THERE’S still time to save the West Basin from ACT Labor’s controversial commercial and residential development plans, says Alistair Coe, but it will involve a change in government.
The Canberra Liberals leader says the Barr government’s plans for Lake Burley Griffin’s West Basin, rebranded as “Acton Waterfront”, should be stopped and will be stopped if he forms government in October.
“The Canberra community still can, should and will have a say about the future of West Basin if the Canberra Liberals are elected,” Mr Coe says.
The government has announced plans to build public spaces and hundreds of apartments as well as reclaiming 2.8 hectares of lake bed in and around West Basin.
The ACT government secured the land as part of a controversial and secretive land swap with the National Capital Authority, which saw the Barr government handing over most of North Curtin’s horse paddocks.
Chief Minister Andrew Barr has since said low-rise apartments in the hundreds, not the thousands that he initially proposed, would be built at West Basin in the second half of the decade.
The City Renewal Authority predicts that construction will begin by the end of this year for the part of the development that includes public spaces.
But according to Mr Coe, it won’t go ahead as Mr Barr has proposed if the Canberra Liberals have anything to do with it.
“Whilst the Labor government to date has steamrolled the community, there is still time to stop their bad plans and to ensure that there is genuine community consultation about how to ensure how this iconic public land is best utilised,” Mr Coe says.
“The land at West Basin is prime and cherished public land that should remain as an important part of the public realm of the lake. Under what Andrew Barr has proposed, a great deal of it, a majority of it, will be privatised and will be made inaccessible for Canberrans.”
Coe says a Liberal government will properly consult with the community about what is the best way to improve this area, noting that it is already much loved in its current condition.
“What’s clear is that Canberrans do love Lake Burley Griffin, they love the accessibility of the area and they want to ensure that it is a place that people, that families, that communities, can go to recreate and to appreciate the national capital,” Mr Coe says.
“Whilst I think the community would be happy to see some investment in a cafe or two, to have numerous apartment buildings along the lakefront at that location is very unwarranted.”
Estimated to cost the government about $100 million up front, Mr Coe says it suggests they’re planning on reaping in huge revenue through the sale.
“Everything that the ACT government does seems to be about a cash grab,” he says.
So what would the Canberra Liberals do differently?

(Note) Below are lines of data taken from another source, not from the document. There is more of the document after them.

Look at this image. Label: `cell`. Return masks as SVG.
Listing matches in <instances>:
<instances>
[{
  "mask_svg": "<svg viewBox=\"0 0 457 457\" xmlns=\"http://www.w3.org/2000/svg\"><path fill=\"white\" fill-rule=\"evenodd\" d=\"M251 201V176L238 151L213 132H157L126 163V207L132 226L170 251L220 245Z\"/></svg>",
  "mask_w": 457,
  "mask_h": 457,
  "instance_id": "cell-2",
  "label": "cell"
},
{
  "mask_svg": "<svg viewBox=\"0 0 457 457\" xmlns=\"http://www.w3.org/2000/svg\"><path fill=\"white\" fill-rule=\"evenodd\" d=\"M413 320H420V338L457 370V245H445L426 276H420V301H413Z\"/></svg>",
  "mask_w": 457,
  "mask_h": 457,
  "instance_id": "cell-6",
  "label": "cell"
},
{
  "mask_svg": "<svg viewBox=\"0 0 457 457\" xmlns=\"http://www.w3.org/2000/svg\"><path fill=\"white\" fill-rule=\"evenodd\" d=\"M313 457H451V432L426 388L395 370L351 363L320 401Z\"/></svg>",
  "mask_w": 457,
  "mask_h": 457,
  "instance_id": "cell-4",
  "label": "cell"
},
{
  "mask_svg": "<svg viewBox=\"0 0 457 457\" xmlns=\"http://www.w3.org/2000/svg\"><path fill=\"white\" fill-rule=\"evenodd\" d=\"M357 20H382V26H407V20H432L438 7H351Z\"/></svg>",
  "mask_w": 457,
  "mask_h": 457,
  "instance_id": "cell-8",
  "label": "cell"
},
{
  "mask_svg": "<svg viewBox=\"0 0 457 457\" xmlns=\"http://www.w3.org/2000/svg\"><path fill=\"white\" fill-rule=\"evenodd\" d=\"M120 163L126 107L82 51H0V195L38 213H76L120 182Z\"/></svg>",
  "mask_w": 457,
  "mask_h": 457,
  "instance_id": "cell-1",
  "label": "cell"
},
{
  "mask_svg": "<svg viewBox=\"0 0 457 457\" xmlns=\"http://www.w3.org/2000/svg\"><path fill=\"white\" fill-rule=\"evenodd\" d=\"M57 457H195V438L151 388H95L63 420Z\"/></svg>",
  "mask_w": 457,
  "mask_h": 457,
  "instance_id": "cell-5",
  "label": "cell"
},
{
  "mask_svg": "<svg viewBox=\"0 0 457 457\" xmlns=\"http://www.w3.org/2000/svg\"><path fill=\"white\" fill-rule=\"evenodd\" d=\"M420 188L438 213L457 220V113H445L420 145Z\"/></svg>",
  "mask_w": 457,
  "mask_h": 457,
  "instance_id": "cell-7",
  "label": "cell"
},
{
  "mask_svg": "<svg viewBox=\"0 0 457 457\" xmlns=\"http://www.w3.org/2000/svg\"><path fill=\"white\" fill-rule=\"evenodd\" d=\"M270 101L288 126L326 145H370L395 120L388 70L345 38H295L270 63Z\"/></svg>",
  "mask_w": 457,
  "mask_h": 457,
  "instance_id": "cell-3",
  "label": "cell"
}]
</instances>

Mr Coe says the Liberals would make sure that all agencies of the ACT government, including the City Renewal Authority, are charged with the responsibility of working with the community and undertaking genuine consultation, and then responding to that consultation.
“We have a government doing notional consultation, then they go ahead and do what they were going to do anyway,” Mr Coe says.
“When you have a government that is as secretive as the Labor ACT government you’ve got to ask the question what it is that they’re worried about the community finding out.
“We certainly want to see all the information about the West Basin deal. We think that the government has been very secretive when it comes to their plans for the site and I think it would be reasonable for Canberrans to fear the worst when it comes to Andrew Barr’s plans for the area.”
He also says a Canberra Liberal government will also fight to end the deal with the National Capital Authority to ensure the highly valued North Curtin horse paddocks can remain a recreational asset for the inner south.
Liberal member for Murrumbidgee Giulia Jones says she understands that 30 per cent of the block has not been given to the NCA and remains in ACT government hands.
“Our very real concern is for apartments, high rise, on Adelaide Avenue,” Ms Jones says.
“Our commitment is to not co-operate with this plan, to tear up the plan, to go back to the beginning and have a conversation with the NCA that’s public and not a secret one about such a huge asset for the ACT as the Curtin horse paddocks.”